There doesn’t seem to be a way to use an index to speed the query up, but it is still significantly faster than other methods. On the application side, you could use something like Memcached to cache the results, if applicable.

There are more accurate ways to find the distance between lat/lon points, however, they also require more work, and are slower.

PostgreSQL: Handling Ratings, Without Aggregates

Friday, September 26th, 2008

This is something you shouldn’t have to learn the hard way: How to create a ratings system without using aggregate functions. Specifically, what I’m talking about by an aggregate, is the AVG() SQL function. The problem with using AVG(), is it reads every row in the table, which works well when you’re not dealing with very many rows, but as your data grows, the query speed progressively slows down. This is because aggregate functions essentially perform a sequential scan on the table. The solution for this, is to store the average for each individual item in a table, and use simple math calculations for updates.

Such a table may look something like this:

CREATE TABLE item_ratings (
    item_id INTEGER NOT NULL PRIMARY KEY,
    rating DOUBLE PRECISION,
    votes INTEGER NOT NULL DEFAULT 0
);

CREATE INDEX item_ratings_rating_key ON item_ratings (rating);
CREATE INDEX item_ratings_votes_key ON item_ratings (votes);

There’s a number of options for adding the initial entry, that updates will eventually be done on, such as doing it in code or via a trigger/rule. For the sake of simplicity, lets say there’s already a blank entry for item #1.
● ● ●
**Tasks to perform**
**1)** Copy word for word everything in the PostgreSQL ratings excerpt from "There doesn’t seem" down to "and are slower.".
**2)** Resume the PostgreSQL ratings excerpt, picking up right after its last sentence.
The lines after the PostgreSQL ratings excerpt have nothing to do with it.

**Exercise data**
● ● ●
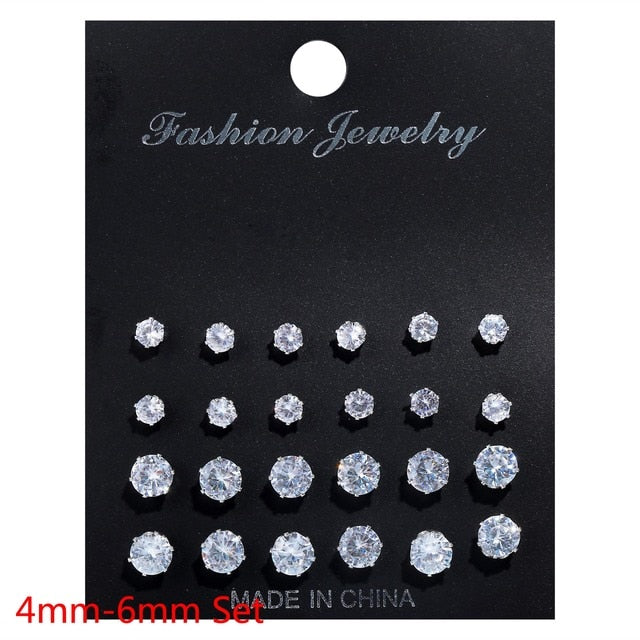 White Crystal Stud Earrings 12 Pair Set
● ● ●
**Results in order**
**1)**
There doesn’t seem to be a way to use an index to speed the query up, but it is still significantly faster than other methods. On the application side, you could use something like Memcached to cache the results, if applicable.

There are more accurate ways to find the distance between lat/lon points, however, they also require more work, and are slower.

**2)**
INSERT INTO item_ratings (item_id, rating, votes) VALUES (1, 0, 0);

Now, instead of adding a new entry for each vote cast, you simply update the previous entry. Lets say someone casts a vote, giving it a 4 star rating. That would be handled as such:

UPDATE item_ratings SET
    rating = ((rating * votes) + 4) / (votes + 1),
    votes = (votes + 1)
    WHERE item_id = 1;

SELECT * FROM item_ratings WHERE item_id = 1;
 item_id | rating | votes
---------+--------+-------
      1          4        1

That’s pretty much it. Now all ratings are stored per item, instead of generated by an aggregate. This can save major headaches when dealing with large datasets, since AVG() in PostgreSQL tends to be slow when working with such datasets.

PostgreSQL Quick Tip: Indexing Large Columns

Monday, July 14th, 2008

When working with large columns, you can run into some indexing issues. For instance, there’s a limit on how many characters a btree index entry can use, which poses problems for indexing text fields, since inserts and updates will fail if they use more characters than the index can use. Also, you can run into performance and disk consumption issues with large columns. The solution for this is to index columns using the hashtext() function. so, ie:

CREATE INDEX table1_column1_hash ON table1 hashtext(column1);

Then in your queries, do:

SELECT * FROM table1 WHERE hashtext(column1) = hashtext('foo');

There’s some issues with this solution, mainly being that you can only have exact matches for the column, so you can’t do range scans or LIKE queries, however, if you need searching features you should probably be using full text searching, which is available in PostgreSQL 8.2+.

PHP PDO and Bytea/Blob Columns

Friday, June 27th, 2008

I’ve searched high and low, but haven’t found any solid documentation on how to work with BLOB/BYTEA columns with PDO. Here’s what I’ve figured out.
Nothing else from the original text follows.